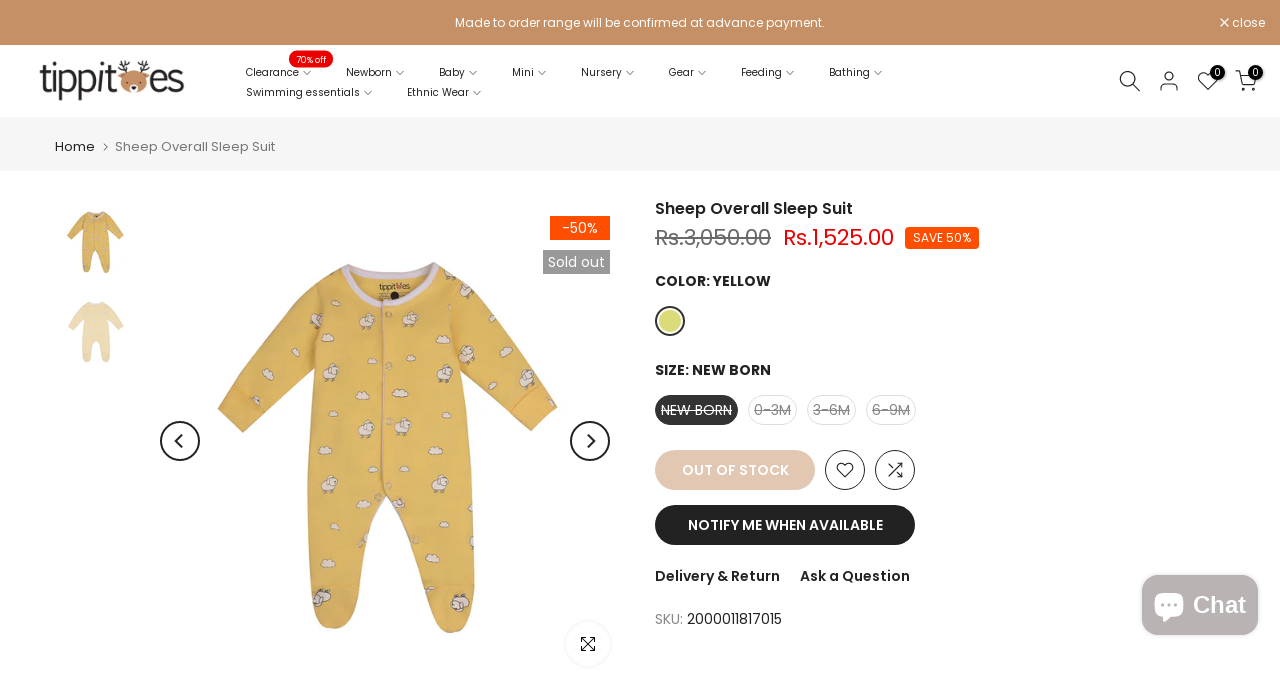

--- FILE ---
content_type: text/css
request_url: https://www.shoptippitoes.com/cdn/shop/t/2/assets/pickup-availability.css?v=2483244183011504081669711057
body_size: -212
content:
.t4s-pickup-availability-popup{max-width:570px;margin:25px auto;width:100%;background-color:var(--t4s-light-color)}.t4s-pickup-availability-information-container{margin-left:5px}.t4s-pickup-availability-information__title strong{color:var(--secondary-color)}.t4s-pickup-availability-information__title,.t4s-pickup-availability-information__stock,.t4s-product-pickup__variant,.t4s-pickup-availability-list__address p:last-child,.t4s-pickup-availability-list__phone{margin-bottom:0}.t4s-pickup-availability-small-text{font-size:13px}button.t4s-pickup-availability-information__button,.t4s-pickup-availability-list__btn{text-decoration:underline;cursor:pointer;border:none;padding:0;background:transparent;margin-top:8px;color:var(--secondary-color)}.t4s-pickup-availability-list__btn:hover{text-decoration:underline}.t4s-pickup-availability-container .t4s-icon-svg,.t4s-pickup-availability-list .t4s-icon-svg{min-width:12px;min-height:12px;width:12px;height:12px;margin:4px 4px 0 0;vertical-align:middle;display:inline-block}.t4s-pickup-availability-container .t4s-icon-svg path,.t4s-pickup-availability-list .t4s-icon-svg path{fill:inherit;stroke:inherit}.t4s-pickup-availability-container .t4s-icon-in-stock,.t4s-pickup-availability-list .t4s-icon-in-stock{fill:var(--t4s-success-color)}.t4s-pickup-availability-container .t4s-icon-out-of-stock,.t4s-pickup-availability-list .t4s-icon-out-of-stock{fill:var(--t4s-error-color)}.t4s-pickup-availability-list__stock .t4s-icon-svg{margin:0 2px 3px 0}.t4s-pickup-availability-list .t4s-icon-map{margin:0;fill:currentcolor}.t4s-pickup-availability__product-information,.t4s-product-pickup{padding:22px 30px;background-color:#f5f5f5;display:flex;flex-wrap:wrap;align-items:center}.t4s-product-pickup__img{width:80px;height:80px;border-radius:50%;overflow:hidden;display:block;position:relative;margin-right:20px}.t4s-product-pickup__img img{position:absolute;left:0;right:0;width:100%;height:100%;object-fit:cover;object-position:center}.t4s-product-pickup__title{color:var(--secondary-color);font-weight:600;font-size:15px}.t4s-product-pickup__price{color:var(--secondary-price-color)}.t4s-product-pickup__price ins{color:var(--primary-price-color)}.t4s-pickup-availability-list{padding:20px;margin:0}.t4s-pickup-availability-list__location{font-size:14px;margin-bottom:8px}.t4s-pickup-availability-list__stock{margin-top:8px;margin-bottom:16px}.t4s-pickup-availability-list__address{font-size:13px;font-style:normal;margin-bottom:0}.t4s-pickup-availability-list__item+.t4s-pickup-availability-list__item{margin-top:15px;padding-top:15px;border-top:1px solid var(--border-color)}
/*# sourceMappingURL=/cdn/shop/t/2/assets/pickup-availability.css.map?v=2483244183011504081669711057 */
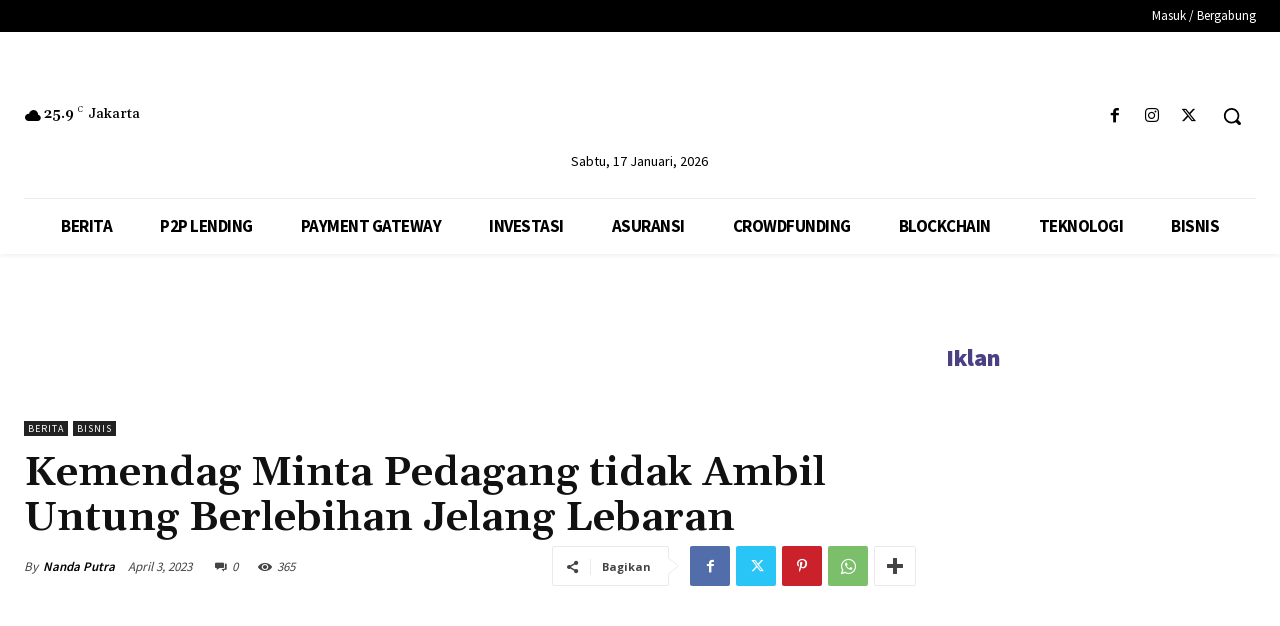

--- FILE ---
content_type: text/html; charset=utf-8
request_url: https://www.google.com/recaptcha/api2/aframe
body_size: 165
content:
<!DOCTYPE HTML><html><head><meta http-equiv="content-type" content="text/html; charset=UTF-8"></head><body><script nonce="OhjrkjK64KBEa7e3JzbYoQ">/** Anti-fraud and anti-abuse applications only. See google.com/recaptcha */ try{var clients={'sodar':'https://pagead2.googlesyndication.com/pagead/sodar?'};window.addEventListener("message",function(a){try{if(a.source===window.parent){var b=JSON.parse(a.data);var c=clients[b['id']];if(c){var d=document.createElement('img');d.src=c+b['params']+'&rc='+(localStorage.getItem("rc::a")?sessionStorage.getItem("rc::b"):"");window.document.body.appendChild(d);sessionStorage.setItem("rc::e",parseInt(sessionStorage.getItem("rc::e")||0)+1);localStorage.setItem("rc::h",'1768606650298');}}}catch(b){}});window.parent.postMessage("_grecaptcha_ready", "*");}catch(b){}</script></body></html>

━━━━━━

> _TASK TO COMPLETE_
Wherever a line holds the word "https", copy that line out of the entries above.

> _PROBLEM SOLUTION_
request_url: https://www.shoptippitoes.com/cdn/shop/t/2/assets/pickup-availability.css?v=2483244183011504081669711057
request_url: https://www.google.com/recaptcha/api2/aframe
<!DOCTYPE HTML><html><head><meta http-equiv="content-type" content="text/html; charset=UTF-8"></head><body><script nonce="OhjrkjK64KBEa7e3JzbYoQ">/** Anti-fraud and anti-abuse applications only. See google.com/recaptcha */ try{var clients={'sodar':'https://pagead2.googlesyndication.com/pagead/sodar?'};window.addEventListener("message",function(a){try{if(a.source===window.parent){var b=JSON.parse(a.data);var c=clients[b['id']];if(c){var d=document.createElement('img');d.src=c+b['params']+'&rc='+(localStorage.getItem("rc::a")?sessionStorage.getItem("rc::b"):"");window.document.body.appendChild(d);sessionStorage.setItem("rc::e",parseInt(sessionStorage.getItem("rc::e")||0)+1);localStorage.setItem("rc::h",'1768606650298');}}}catch(b){}});window.parent.postMessage("_grecaptcha_ready", "*");}catch(b){}</script></body></html>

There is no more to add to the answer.